The focus of the proposed work is directed toward the development of fast, accurate, and robust computational techniques for solving large-scale scattering problems when the scattering surfaces consist of a collection of open surfaces (i.e., surfaces with boundary). Though such problems are often initially formulated as boundary-value problems of elliptic partial differential equations, integral equations have been employed as one of principal tools for the numerical solution of scattering problems, particularly for exterior problems. Historically, most of the integral equations used have been of the first kind, since numerical instabilities associated with such equations have not been critically important for the relatively small-scale problems that could be handled at the time. The combination of improved hardware with the recent progress in the design of 'fast' algorithms has changed the situation dramatically. Condition numbers of systems of linear algebraic equations resulting from the discretization of integral equations of potential theory have become critical, and the simplest way to limit such condition numbers is by starting with second-kind integral equations. Hence, there is increasing interest in reducing scattering problems to systems of second-kind integral equations on the boundaries of scatterers.

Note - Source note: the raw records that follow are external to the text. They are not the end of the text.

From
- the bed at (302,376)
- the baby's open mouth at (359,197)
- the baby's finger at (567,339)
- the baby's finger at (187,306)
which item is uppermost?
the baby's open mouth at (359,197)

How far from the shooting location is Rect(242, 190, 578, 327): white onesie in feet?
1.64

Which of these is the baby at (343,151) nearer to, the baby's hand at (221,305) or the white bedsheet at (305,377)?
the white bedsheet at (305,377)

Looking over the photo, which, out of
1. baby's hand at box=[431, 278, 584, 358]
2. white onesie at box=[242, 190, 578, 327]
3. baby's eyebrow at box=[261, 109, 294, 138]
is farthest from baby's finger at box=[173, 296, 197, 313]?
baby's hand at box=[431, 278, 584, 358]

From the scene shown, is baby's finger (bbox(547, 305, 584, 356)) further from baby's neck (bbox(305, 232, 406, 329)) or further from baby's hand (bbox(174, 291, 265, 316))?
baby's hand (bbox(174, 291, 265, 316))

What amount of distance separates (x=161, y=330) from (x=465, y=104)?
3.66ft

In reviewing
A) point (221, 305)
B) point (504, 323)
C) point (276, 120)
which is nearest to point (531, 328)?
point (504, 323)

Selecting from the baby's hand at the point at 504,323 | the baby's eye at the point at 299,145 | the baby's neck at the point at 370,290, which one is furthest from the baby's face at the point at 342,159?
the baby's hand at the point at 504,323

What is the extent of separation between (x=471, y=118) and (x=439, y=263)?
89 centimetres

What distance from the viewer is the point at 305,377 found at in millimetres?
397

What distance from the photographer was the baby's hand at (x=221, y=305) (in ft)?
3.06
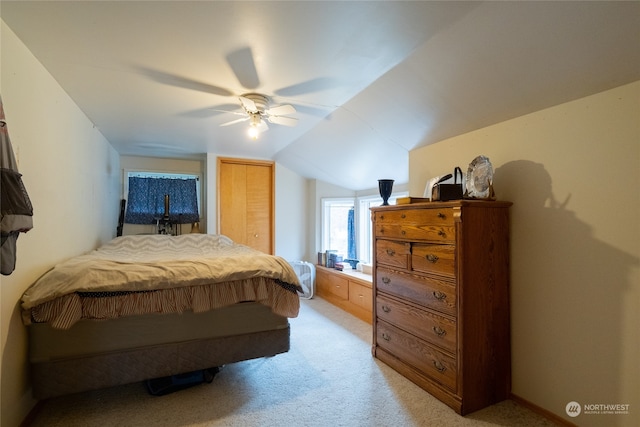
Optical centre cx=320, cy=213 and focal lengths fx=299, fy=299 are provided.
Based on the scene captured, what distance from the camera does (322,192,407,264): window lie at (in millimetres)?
4398

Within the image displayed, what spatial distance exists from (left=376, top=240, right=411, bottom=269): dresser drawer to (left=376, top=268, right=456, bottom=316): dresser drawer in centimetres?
7

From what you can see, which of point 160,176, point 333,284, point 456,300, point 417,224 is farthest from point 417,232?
point 160,176

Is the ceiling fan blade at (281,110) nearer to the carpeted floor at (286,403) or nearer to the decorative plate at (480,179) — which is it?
the decorative plate at (480,179)

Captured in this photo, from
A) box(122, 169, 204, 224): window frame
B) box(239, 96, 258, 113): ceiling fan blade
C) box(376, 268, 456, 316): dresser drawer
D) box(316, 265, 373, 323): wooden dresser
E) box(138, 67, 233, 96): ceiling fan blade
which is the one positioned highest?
box(138, 67, 233, 96): ceiling fan blade

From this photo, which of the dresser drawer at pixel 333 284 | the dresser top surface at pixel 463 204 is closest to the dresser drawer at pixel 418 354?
the dresser top surface at pixel 463 204

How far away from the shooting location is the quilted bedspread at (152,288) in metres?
1.67

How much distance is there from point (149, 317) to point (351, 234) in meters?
3.15

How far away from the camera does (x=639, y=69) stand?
4.65ft

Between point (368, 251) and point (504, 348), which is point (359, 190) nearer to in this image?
point (368, 251)

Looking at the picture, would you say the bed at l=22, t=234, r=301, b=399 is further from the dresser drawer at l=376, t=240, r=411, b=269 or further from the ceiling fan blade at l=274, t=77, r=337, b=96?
the ceiling fan blade at l=274, t=77, r=337, b=96

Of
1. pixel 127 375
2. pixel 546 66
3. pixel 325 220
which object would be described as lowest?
pixel 127 375

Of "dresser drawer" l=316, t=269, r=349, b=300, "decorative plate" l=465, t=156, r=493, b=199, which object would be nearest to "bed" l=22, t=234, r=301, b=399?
"decorative plate" l=465, t=156, r=493, b=199

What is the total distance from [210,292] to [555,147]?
7.71 ft

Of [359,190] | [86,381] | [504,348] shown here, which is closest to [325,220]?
[359,190]
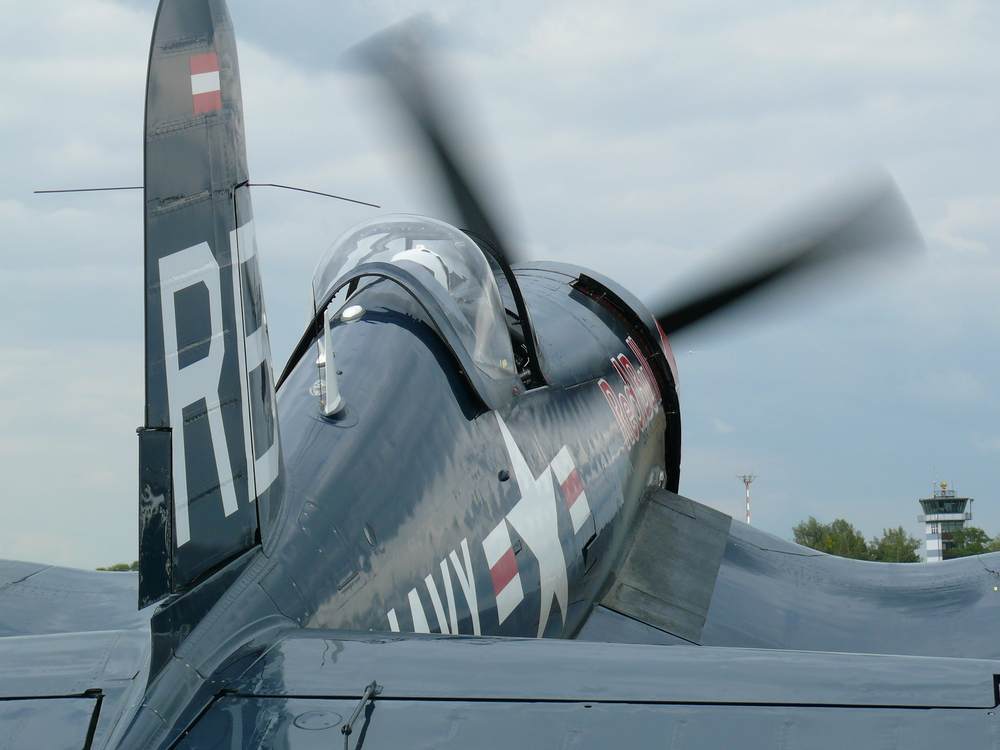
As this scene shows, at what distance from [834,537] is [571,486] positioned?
126ft

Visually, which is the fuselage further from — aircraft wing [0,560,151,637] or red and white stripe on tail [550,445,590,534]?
aircraft wing [0,560,151,637]

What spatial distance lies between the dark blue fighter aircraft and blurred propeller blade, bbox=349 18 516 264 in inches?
117

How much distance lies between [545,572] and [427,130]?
18.4 ft

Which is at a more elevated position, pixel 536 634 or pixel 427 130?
pixel 427 130

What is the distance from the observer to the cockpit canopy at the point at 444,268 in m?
4.81

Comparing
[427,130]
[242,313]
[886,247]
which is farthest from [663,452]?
[242,313]

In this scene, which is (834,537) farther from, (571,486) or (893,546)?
(571,486)

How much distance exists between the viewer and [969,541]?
37.4 meters

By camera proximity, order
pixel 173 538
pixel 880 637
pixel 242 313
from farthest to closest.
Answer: pixel 880 637 → pixel 242 313 → pixel 173 538

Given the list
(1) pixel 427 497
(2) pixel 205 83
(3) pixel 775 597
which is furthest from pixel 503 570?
(3) pixel 775 597

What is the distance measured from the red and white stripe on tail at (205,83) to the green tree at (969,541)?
1405 inches

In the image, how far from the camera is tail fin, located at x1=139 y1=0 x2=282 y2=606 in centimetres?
261

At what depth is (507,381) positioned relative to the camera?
4879mm

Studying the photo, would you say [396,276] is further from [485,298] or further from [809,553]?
[809,553]
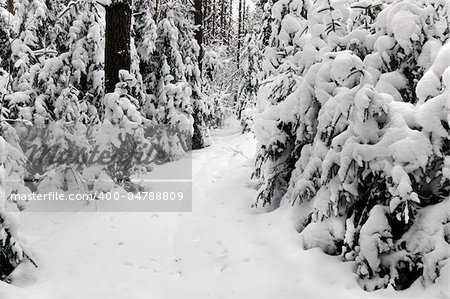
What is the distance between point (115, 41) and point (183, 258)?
3.89 m

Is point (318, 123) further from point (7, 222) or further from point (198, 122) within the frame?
point (198, 122)

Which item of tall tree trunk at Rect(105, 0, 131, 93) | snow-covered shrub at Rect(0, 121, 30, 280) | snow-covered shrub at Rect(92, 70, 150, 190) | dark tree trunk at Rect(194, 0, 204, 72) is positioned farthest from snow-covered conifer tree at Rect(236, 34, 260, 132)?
snow-covered shrub at Rect(0, 121, 30, 280)

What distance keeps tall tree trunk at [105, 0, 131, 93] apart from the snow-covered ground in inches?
91.7

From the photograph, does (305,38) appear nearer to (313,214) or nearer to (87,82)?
(313,214)

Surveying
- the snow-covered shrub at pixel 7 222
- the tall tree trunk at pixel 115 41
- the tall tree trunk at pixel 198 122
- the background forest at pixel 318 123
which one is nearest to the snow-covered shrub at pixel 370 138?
the background forest at pixel 318 123

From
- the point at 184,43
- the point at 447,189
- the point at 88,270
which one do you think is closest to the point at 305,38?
the point at 447,189

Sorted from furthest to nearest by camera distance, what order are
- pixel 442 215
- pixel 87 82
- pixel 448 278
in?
pixel 87 82 → pixel 442 215 → pixel 448 278

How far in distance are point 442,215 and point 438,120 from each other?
2.85ft

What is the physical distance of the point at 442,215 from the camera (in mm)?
3699

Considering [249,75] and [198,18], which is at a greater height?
[198,18]

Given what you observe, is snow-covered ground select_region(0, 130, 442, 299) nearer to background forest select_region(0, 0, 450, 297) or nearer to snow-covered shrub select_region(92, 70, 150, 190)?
background forest select_region(0, 0, 450, 297)

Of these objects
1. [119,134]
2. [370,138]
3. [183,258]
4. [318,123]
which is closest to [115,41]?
[119,134]

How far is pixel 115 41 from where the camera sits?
22.2 feet

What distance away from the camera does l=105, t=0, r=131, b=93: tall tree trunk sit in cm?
674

The investigator proposed to apply tools from potential theory and singular integrals to construct second-kind integral-equation (SKIE) formulations for open-surface problems (especially for those whose governing PDEs are the Laplace or Helmholtz equations). After SKIE formulations have been obtained, the investigator plans to apply them to develop and implement efficient and accurate numerical algorithms for open-surface problems, using a combination of iterative solvers and the fast multipole method. Since the Laplace equation and the Helmholtz equation are ubiquitous in applied mathematics and many practical problems involve open surfaces, the proposed research will have broad impacts on many active research fields including acoustic and electromagnetic scattering problems, fluid mechanics, elasticity problems, and inverse-scattering problems. The proposed research is also expected to have long-term impacts on key technologies such as reflecting antennas and integrated circuits.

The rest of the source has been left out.